In 2002 he made feature film Temptations. At the 33rd Hungarian Film Week it won for Director, Cinematography and Leading Male Actor. It was a Golden Bear Nominee at the Berlin International Film Festival. It won national and international festival awards. The European Film selected it to compete for the Best European Film. At the Bulgarian International Film Festival – Varna it took the Jury’s Special Prize. At the 23rd International Camera Festival Manuki Brothers – Macedonia it won the Bronze Camera. At the 8th Pyongyang International Film Festival – North Korea it took Cinematography. At the Hungarian Film Critics’ Choice 2003 it won for Script.

In 2007 he completed the feature film Dolina based on the novel The Archbishop’s Visit by Ádám Bodor on which he had been working since 2000. It was presented at the 38th Hungarian Film Week where it won for Artistic Contribution. The film was officially selected in Competition at the 42nd Karlovy Vary International Film Festival where it was a Crystal Globe Nominee, and won several international awards, including three in US. At the 28th International Cinematographer's Film Festival "Manaki Brothers" it won a Special diploma. At the Hungarian Film Critics' Choice 2008 it won for cinematographer. At Fantasporto International Film Festival 2008 (Portugal) it won for cinematographer. At the Tiburon International Film Festival 2008 it won the Golden Reel Award for Best Director At the International Film Festival Syracuse, New York, 2008 (USA) it took cinematographer and the Jury Prize for production design, art direction & costumes.

In 2009 he produced the film “1” directed by Pater Sparrow, which was released at the 40th Hungarian Film Week where it was awarded for Cinematography, Artistic Contribution, Editor and by the Student’s Jury, First Film. At Granada it won the Audience Prize, in Fantasporto, Director’s Week it took Director and Actor awards.

==Theater==
In 1992 Kamondi started to work in live theatre. In 1993 he was a founding member of the Pécs Experimental Workshop. He directed Crimes of the Heart, winning four prizes including Best Performance at the Hungarian Theatre Festival.

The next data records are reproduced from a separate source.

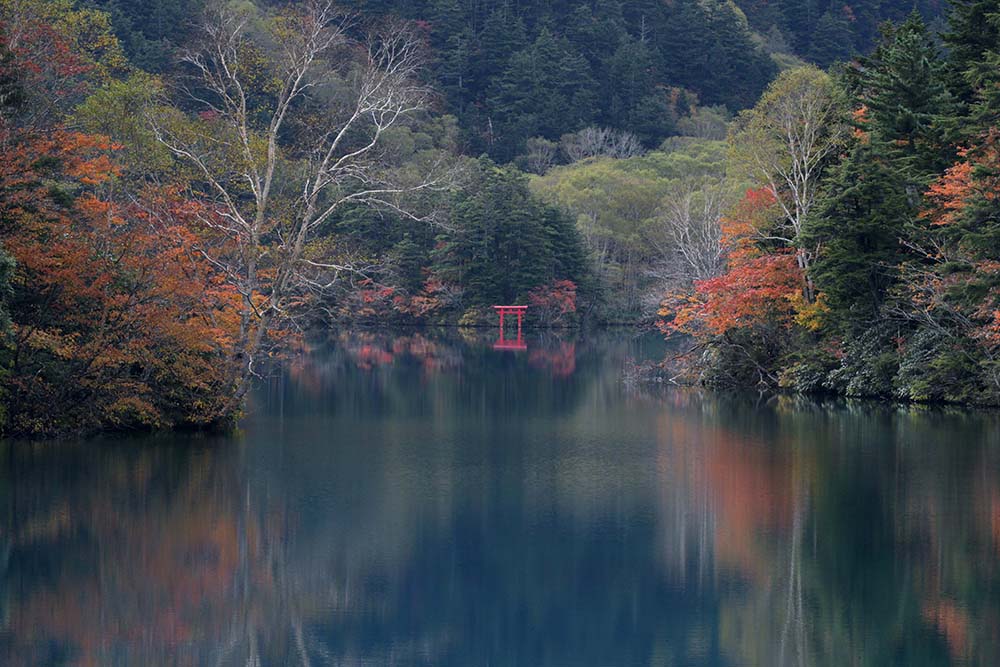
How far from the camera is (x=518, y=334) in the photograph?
65.2 metres

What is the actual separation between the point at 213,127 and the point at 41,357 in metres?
30.1

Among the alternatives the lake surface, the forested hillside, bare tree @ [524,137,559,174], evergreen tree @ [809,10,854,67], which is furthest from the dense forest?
evergreen tree @ [809,10,854,67]

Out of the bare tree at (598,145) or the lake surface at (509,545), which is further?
the bare tree at (598,145)

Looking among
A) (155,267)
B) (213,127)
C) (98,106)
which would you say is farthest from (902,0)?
(155,267)

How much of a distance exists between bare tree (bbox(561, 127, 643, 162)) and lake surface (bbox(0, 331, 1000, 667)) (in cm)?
6510

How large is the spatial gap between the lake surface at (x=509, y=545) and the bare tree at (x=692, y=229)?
79.0 feet

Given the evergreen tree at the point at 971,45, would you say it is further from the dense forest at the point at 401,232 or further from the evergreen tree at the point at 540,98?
the evergreen tree at the point at 540,98

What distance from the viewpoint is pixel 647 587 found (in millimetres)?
13711

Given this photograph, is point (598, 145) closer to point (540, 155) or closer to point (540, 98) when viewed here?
point (540, 155)

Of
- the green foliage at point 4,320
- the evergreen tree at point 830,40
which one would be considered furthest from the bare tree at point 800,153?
the evergreen tree at point 830,40

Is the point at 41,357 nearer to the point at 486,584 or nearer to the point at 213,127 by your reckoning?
the point at 486,584

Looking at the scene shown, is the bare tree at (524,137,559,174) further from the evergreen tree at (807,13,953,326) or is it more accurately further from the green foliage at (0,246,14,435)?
the green foliage at (0,246,14,435)

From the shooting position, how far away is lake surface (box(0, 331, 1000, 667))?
38.4 feet

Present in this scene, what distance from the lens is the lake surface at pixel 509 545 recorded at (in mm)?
11695
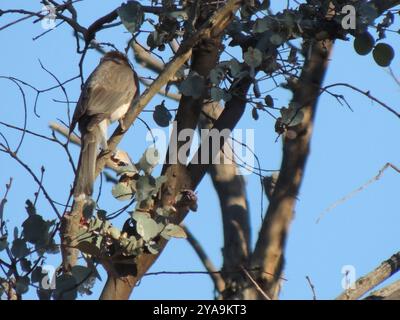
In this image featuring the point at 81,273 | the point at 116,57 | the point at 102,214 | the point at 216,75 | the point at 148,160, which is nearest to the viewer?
the point at 81,273

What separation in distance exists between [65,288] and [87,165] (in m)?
1.40

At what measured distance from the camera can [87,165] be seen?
13.6 feet

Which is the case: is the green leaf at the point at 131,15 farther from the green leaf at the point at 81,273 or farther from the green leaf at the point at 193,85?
the green leaf at the point at 81,273

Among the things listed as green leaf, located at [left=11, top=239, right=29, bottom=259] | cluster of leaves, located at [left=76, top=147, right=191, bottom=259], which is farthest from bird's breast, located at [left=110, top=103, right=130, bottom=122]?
green leaf, located at [left=11, top=239, right=29, bottom=259]

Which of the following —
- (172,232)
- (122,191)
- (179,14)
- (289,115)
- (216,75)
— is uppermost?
(179,14)

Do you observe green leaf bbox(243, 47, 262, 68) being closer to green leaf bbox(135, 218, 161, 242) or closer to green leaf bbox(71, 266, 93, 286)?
green leaf bbox(135, 218, 161, 242)

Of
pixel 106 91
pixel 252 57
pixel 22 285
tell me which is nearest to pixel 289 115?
pixel 252 57

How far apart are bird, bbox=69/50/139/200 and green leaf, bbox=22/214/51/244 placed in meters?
1.50

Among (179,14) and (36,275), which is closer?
(36,275)

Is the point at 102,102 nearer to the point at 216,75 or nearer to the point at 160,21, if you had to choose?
the point at 160,21

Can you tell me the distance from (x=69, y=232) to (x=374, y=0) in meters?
1.77

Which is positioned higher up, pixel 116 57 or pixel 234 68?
pixel 116 57

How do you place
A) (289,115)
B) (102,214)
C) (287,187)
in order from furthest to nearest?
1. (287,187)
2. (289,115)
3. (102,214)

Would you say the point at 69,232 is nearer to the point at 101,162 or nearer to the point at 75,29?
the point at 101,162
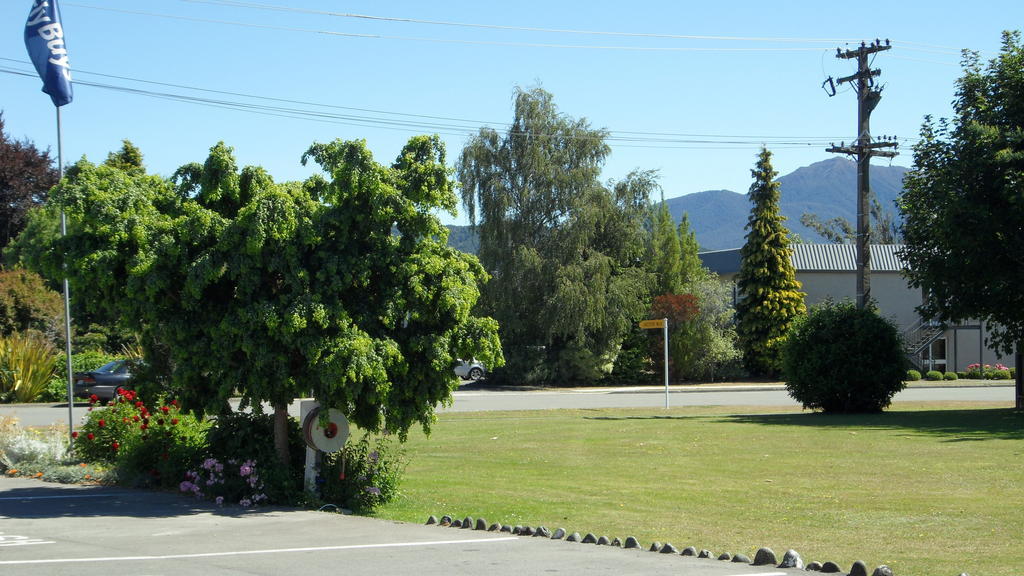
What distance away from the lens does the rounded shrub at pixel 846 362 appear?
2834 centimetres

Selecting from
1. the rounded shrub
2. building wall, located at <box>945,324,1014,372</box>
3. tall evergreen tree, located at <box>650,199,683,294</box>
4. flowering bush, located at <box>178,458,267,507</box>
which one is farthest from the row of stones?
building wall, located at <box>945,324,1014,372</box>

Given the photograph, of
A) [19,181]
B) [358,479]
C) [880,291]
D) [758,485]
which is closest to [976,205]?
[758,485]

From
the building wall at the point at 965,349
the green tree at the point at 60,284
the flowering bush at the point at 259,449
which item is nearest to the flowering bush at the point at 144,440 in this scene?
the flowering bush at the point at 259,449

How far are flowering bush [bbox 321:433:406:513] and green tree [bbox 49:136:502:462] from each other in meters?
0.42

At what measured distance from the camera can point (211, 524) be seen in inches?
449

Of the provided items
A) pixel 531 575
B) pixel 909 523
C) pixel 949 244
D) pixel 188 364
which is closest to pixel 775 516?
pixel 909 523

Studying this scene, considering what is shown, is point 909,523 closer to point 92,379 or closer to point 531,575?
point 531,575

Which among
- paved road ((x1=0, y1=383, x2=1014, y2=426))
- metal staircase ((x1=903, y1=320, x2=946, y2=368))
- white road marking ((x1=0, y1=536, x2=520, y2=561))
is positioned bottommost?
paved road ((x1=0, y1=383, x2=1014, y2=426))

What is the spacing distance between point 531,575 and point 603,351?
41.9 meters

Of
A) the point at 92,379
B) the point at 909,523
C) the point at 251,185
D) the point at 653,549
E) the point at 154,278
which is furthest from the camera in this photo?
the point at 92,379

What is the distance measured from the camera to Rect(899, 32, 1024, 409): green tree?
84.9 ft

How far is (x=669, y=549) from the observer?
9375 mm

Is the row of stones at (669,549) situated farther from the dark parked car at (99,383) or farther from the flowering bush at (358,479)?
the dark parked car at (99,383)

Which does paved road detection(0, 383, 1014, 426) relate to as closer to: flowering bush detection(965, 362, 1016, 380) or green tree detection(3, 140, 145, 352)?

In 1994 he started to work in the Miskolc Theatre where he directed Salome, which won for Leading Actress at the Hungarian Theatre Festival.

In 1996 Kamondi founded his own experimental theatre company called 'Rolling Cult Motel' in Miskolc. The performance series "Touching Each Other" he started played for four years and was very well received both by the profession and the audience. One performance of the series won the Main Prizes of the Alternative Theatre Festival in 1999.

In 1998 Kamondi studied theatre life in London with the support of the British Council. At the invitation of the Dutch Theatre Institute he participated in the Theatre Festival in Amsterdam. In the same year, his own theatre company Rolling Cult Model produced Candide in the Thália Theatre, which received the Critics’ Award for “best musical performance of the season."

In 2010 he went back to the theatre and directed Almodóvar-Adamson's All About My Mother play in Víg Theatre, Budapest.

==Video==
In 1996 his video film Golden Deck-Chair won for Director in the short film category at the 27th Hungarian Film Week. In the following year it received the Critics’ Award for “its innovative dimensions and forms".

==Documentary films==
In 1997 he began shooting The Hungarian Speckled Variety, a documentary series, parts of which he completed. Critics considered the series one of the most important documentaries of the years after the political changes. One episode won the Main Prize in the Documentary Category in the Mediawawe International Short Film Festival in 1995.